Adoption across based on Animal Type seems to be about the same with a little less than half of both cats and dogs being adopted.

In [None]:
f = sns.FacetGrid(shelterDf, hue="Was Adopted", height=7)
f.map(sns.kdeplot, "Age upon Outcome") 
f.add_legend()
plt.show()

Clear that majority of adoptions and outcomes in general happen when the animals are young. There is a peak at about the 2 year mark (730 days). This could be due to the shelter having an age limit when an animals needs to be adopted, transfered, etc. This will likely be a strong predictor for the later models.

**Preproccessing for machine learning**

Based on the previous graphs 'Breed', 'Animal Type', and 'is male' dont seem to have a significant impact on whether an animal will be adopted so they will be dropped.

In [None]:
shelterDf.drop(['Animal Type', 'Breed', 'is male'], axis = 1, inplace = True)

'Sex upon outcome' needs to be encoded to dummy variables to be used by a machine learning model

In [None]:
shelterDf.head(3)

In [None]:
shelterDf.info()

Standardize values of 'Month' and 'Age upon Outcome'

In [None]:
from sklearn.preprocessing import StandardScaler

In [None]:
scaler = StandardScaler()

In [None]:
shelterDf['Age upon Outcome'] = scaler.fit_transform(shelterDf['Age upon Outcome'].values.reshape(-1,1))

In [None]:
shelterDf['Month'] = scaler.fit_transform(shelterDf['Month'].values.reshape(-1,1))

In [None]:
shelterDf['Year'] = scaler.fit_transform(shelterDf['Year'].values.reshape(-1,1))

In [None]:
shelterDf.head()

**Logistical Regression**

In [None]:
from sklearn.model_selection import train_test_split

In [None]:
X = shelterDf.drop(['Was Adopted'], axis =1)
y = shelterDf['Was Adopted']

In [None]:
X_train, X_test, y_train, y_test = train_test_split(X, y, test_size=0.3)

In [None]:
from sklearn.linear_model import LogisticRegression

In [None]:
logModel = LogisticRegression(solver='lbfgs')

In [None]:
logModel.fit(X_train, y_train)

In [None]:
predictions = logModel.predict(X_test)

In [None]:
from sklearn.metrics import classification_report,confusion_matrix

In [None]:
logClass = classification_report(y_test, predictions)
logConf = confusion_matrix(y_test, predictions)

print(logClass)
print(logConf)

Logistic regression yielded fairly accurate results with an f1-score of 0.76. Let's perform cross-validation to confirm that logisitical regression was a good choice of model

**Cross Validation**

In [None]:
from sklearn.model_selection import cross_val_score

In [None]:
scores = cross_val_score(logModel, X, y, cv=5)

In [None]:
print("Accuracy: %0.2f (+/- %0.2f)" % (scores.mean(), scores.std() * 2))

About the same accuracy across the several folds

**Conclusion**

Given how subjective some of the data we were given from this data set, Logistical Regression was still fairly accurate with an acuraccy of ~0.75. One improvement that could be made on this project would be feature engineering the 'breed' and 'color' features.
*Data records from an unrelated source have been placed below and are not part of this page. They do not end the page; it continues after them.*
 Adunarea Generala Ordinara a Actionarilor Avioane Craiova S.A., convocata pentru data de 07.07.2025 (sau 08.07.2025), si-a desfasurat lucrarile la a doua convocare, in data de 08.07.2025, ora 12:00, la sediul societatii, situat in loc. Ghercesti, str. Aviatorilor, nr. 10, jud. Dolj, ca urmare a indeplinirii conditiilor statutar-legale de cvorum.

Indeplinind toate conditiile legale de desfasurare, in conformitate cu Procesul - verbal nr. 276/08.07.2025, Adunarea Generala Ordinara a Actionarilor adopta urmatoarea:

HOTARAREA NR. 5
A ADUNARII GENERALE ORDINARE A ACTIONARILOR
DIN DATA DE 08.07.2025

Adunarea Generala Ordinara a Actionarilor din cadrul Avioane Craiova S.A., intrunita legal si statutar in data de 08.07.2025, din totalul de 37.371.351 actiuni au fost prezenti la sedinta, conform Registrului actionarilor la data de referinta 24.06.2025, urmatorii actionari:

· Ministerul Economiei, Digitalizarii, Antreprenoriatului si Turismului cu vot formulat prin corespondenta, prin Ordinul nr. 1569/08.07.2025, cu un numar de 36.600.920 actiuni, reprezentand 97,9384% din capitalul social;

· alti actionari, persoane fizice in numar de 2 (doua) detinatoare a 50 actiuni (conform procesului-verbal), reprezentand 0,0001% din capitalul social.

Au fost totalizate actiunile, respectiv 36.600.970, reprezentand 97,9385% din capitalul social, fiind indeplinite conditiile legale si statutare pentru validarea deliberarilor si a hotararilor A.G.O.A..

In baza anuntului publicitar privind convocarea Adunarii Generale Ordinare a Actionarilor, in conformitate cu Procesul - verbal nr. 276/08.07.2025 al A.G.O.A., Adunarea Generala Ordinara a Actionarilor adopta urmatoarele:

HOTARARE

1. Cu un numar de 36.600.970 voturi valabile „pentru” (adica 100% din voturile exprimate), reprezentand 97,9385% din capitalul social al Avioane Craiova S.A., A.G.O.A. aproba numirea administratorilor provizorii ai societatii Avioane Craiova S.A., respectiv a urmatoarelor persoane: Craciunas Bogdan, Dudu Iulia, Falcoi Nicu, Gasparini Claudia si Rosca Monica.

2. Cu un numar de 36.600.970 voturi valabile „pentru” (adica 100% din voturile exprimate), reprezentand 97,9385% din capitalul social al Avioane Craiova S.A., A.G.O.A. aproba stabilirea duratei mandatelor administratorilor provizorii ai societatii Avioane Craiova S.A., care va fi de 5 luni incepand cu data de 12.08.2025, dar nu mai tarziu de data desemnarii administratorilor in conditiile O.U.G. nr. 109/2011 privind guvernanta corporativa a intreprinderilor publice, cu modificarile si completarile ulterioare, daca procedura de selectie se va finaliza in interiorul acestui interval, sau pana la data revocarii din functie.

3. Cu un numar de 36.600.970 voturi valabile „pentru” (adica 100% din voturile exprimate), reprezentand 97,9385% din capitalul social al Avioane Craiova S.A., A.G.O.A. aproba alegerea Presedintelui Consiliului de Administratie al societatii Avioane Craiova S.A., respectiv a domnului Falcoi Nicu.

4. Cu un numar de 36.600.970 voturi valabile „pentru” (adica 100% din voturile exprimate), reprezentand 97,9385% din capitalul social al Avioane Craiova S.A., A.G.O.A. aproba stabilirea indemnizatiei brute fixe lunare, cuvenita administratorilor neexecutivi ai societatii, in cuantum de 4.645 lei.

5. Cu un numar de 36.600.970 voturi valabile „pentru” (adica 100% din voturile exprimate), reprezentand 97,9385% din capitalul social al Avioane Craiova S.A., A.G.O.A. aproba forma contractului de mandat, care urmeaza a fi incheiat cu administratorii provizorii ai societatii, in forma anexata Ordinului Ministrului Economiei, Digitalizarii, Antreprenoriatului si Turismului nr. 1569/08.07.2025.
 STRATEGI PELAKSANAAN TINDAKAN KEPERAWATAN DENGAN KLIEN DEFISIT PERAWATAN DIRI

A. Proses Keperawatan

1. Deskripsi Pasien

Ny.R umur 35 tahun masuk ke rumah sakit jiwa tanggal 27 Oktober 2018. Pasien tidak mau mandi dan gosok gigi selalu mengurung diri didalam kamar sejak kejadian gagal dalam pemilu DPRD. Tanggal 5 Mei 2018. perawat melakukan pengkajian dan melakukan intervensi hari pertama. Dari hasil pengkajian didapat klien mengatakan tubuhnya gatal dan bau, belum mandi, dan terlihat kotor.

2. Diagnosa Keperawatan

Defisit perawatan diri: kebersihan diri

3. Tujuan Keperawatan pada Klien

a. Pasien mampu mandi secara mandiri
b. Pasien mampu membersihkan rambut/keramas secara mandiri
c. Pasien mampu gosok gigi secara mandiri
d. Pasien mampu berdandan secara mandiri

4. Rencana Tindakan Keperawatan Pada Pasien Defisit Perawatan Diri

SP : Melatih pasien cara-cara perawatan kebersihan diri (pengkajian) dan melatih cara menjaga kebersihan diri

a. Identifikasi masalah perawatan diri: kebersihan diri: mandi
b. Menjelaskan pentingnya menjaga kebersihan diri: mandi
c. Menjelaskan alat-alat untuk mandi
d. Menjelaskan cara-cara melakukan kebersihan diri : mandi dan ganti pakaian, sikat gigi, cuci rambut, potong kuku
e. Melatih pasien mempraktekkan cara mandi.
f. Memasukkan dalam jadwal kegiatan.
For example, you could combine combine 'Brown/Black', 'Brown', 'Brown/White/Orange' all into one binary feature 'Is brown' and see if that has any relation with adoptions but I doubt an animals color is too important when someone is considering adoption.

Furthermore, if you wanted to predict multiple outcomes other than just adoption such as Adoption, Transfer, Other then this project could easily be modified to do so by not combining all non-adoption outcomes. However, based on the results of only trying to predict adoption I find it likely the predictions will be very innacurate.